Here you can find my code for comparison. I also found another blog reporting similar errors with almost the same computation.

For some trips I have like 10-20 signals over 1-2 hours, however, only the start and end point come with actual value for latitude/longitude and obviously the haversine distance is quite wrong for a road trip when you just can use start and end point for the computation. Do you know more about how the data in the .json is actually organized?

Any feedback is appreciated!

Cheers, Tommy

tomwaitforitmy avatar Feb 25 '17 12:02 tomwaitforitmy

Hey Tom,

I used this site to test out my results. It uses the haversine formula and is interactive and easy to test on.

When testing out the straightest road I could find and comparing it to the code we both used (available on that site), I got 191.1 miles for Google Maps and 191.5 miles with the Haversine formula. That seems close enough to me, especially considering there are a few turns in the road and google maps also accounts for differences in altitude. Keep in mind that the formula given and the one in your code is in km, not miles, and must be converted to compare it to the distance google gives. On the other blog you linked to it seems like he said the results were pretty reasonable. I'm not sure where the similar errors were.

As for the amount of data points in the array, my data seems to have a lat/long pair for each timestamp. After looking through a lot of it, there aren't any that don't have one. Most of them don't have activities, but all of them that I've checked have a geocode. I'm not sure why yours would only have the start and endpoint lat/long.

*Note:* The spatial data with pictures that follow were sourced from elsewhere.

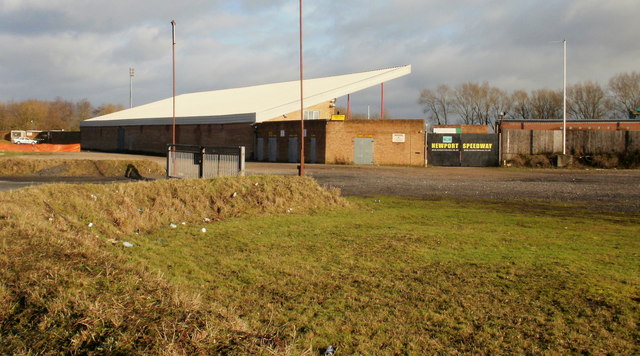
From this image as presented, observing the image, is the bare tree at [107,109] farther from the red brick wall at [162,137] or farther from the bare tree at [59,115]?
the red brick wall at [162,137]

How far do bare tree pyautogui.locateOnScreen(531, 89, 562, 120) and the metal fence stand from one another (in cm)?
6576

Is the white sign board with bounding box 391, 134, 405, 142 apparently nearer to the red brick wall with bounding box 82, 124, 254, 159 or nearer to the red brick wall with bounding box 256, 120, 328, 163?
the red brick wall with bounding box 256, 120, 328, 163

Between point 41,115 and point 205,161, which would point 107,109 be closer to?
point 41,115

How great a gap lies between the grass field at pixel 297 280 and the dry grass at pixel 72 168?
44.3 feet

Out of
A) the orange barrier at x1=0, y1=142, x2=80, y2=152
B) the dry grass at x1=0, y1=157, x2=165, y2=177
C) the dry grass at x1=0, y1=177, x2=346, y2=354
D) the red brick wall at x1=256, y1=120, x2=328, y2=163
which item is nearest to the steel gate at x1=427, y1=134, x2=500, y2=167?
the red brick wall at x1=256, y1=120, x2=328, y2=163

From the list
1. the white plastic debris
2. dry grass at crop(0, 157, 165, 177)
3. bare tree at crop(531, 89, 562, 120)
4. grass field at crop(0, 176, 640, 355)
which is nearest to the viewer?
grass field at crop(0, 176, 640, 355)

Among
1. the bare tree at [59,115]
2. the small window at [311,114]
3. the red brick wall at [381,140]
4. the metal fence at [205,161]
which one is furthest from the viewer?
the bare tree at [59,115]

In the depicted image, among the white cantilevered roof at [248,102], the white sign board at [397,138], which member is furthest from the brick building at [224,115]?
the white sign board at [397,138]

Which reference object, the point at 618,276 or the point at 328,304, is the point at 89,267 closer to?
the point at 328,304

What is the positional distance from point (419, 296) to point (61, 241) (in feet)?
12.9

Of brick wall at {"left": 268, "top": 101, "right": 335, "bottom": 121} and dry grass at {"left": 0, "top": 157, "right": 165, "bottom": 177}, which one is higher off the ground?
brick wall at {"left": 268, "top": 101, "right": 335, "bottom": 121}

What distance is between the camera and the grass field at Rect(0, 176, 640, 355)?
3.85m

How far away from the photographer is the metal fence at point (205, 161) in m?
16.5

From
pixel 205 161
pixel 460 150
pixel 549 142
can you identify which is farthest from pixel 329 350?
pixel 549 142
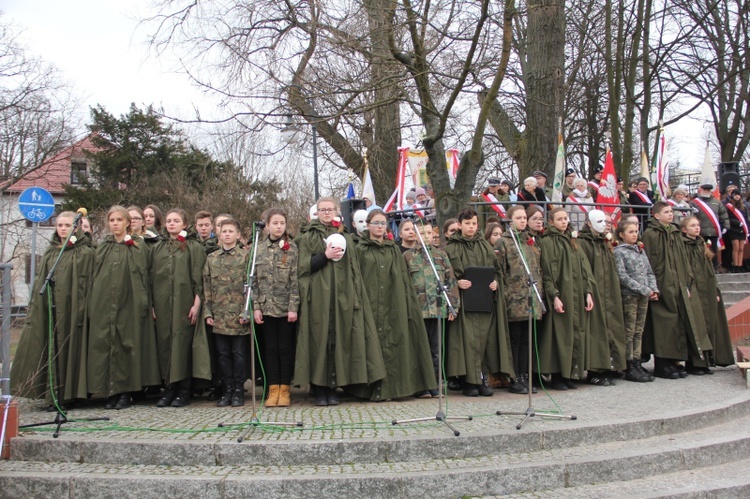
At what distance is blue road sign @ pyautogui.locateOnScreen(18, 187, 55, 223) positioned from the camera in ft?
40.2

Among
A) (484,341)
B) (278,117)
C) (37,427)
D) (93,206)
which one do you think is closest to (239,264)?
(37,427)

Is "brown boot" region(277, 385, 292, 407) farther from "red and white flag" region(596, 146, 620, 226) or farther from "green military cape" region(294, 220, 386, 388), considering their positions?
"red and white flag" region(596, 146, 620, 226)

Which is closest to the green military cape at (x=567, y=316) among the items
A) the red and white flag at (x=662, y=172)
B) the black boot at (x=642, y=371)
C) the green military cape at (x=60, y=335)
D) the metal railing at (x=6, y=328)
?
the black boot at (x=642, y=371)

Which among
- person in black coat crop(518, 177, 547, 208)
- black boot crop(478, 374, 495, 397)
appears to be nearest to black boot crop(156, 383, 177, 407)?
black boot crop(478, 374, 495, 397)

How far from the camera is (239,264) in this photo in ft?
23.0

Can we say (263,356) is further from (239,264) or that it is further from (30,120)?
(30,120)

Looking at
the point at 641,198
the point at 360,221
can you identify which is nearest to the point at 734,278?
the point at 641,198

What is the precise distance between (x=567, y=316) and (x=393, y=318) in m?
2.13

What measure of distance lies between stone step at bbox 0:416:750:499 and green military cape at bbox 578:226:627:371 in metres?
2.36

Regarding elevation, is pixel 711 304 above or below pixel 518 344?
above

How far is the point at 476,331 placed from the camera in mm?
7602

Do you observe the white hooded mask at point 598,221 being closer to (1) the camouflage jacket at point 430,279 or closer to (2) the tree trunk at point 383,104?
(1) the camouflage jacket at point 430,279

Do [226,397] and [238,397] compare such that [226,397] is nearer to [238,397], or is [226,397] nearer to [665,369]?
[238,397]

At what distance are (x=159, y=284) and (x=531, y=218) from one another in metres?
4.26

I hope this answers your questions.

Thanks, Kyle

kinto0 avatar Feb 25 '17 15:02 kinto0

Hey Kyle,

thanks for the quick answer! Awesome!

I can see that you would achieve that accuracy with the straightest road you can find ;). However, I am interested in tracking my actual car-trips and consequently I hoped there would be enough signals to approximate the road, but at least in my data that is not the case. Here you can find a road in Bógota I traveled last year. While Google maps reports 16-18km (depending on the route) the haversine distance yields 10 km. That error is just too much. It makes sense, since the straight line is much shorter. I would assume that your tool computes the same distance like mine. I will test that with a small data set where I just upload a single trip. That would work, wouldn't it?

Here is a part of my location history where I have lots of timestamps without any lat/lon data. That does not occur in your data? Maybe its my phone... How frequent are your signals? Mine are pretty frequent, but whenever I traveled "inVehicle" there are often huge periods (~1-2 hours) without lat/lon values.

Cheers, Tommy

PS: I am from Germany, so I compute everything in kilometers and Google Maps also gives me that ;)

tomwaitforitmy avatar Feb 25 '17 17:02 tomwaitforitmy

Hey Tom,

Sorry about the misunderstanding! My data computation is almost identical to yours. Up until now, I assumed that the data points in the JSON were within minutes of eachother because the initial ones I tested were. After looking closer, I can see that you are right and they are much farther apart than I had thought. With something that needs to be accurate like your road trip program, that is not good.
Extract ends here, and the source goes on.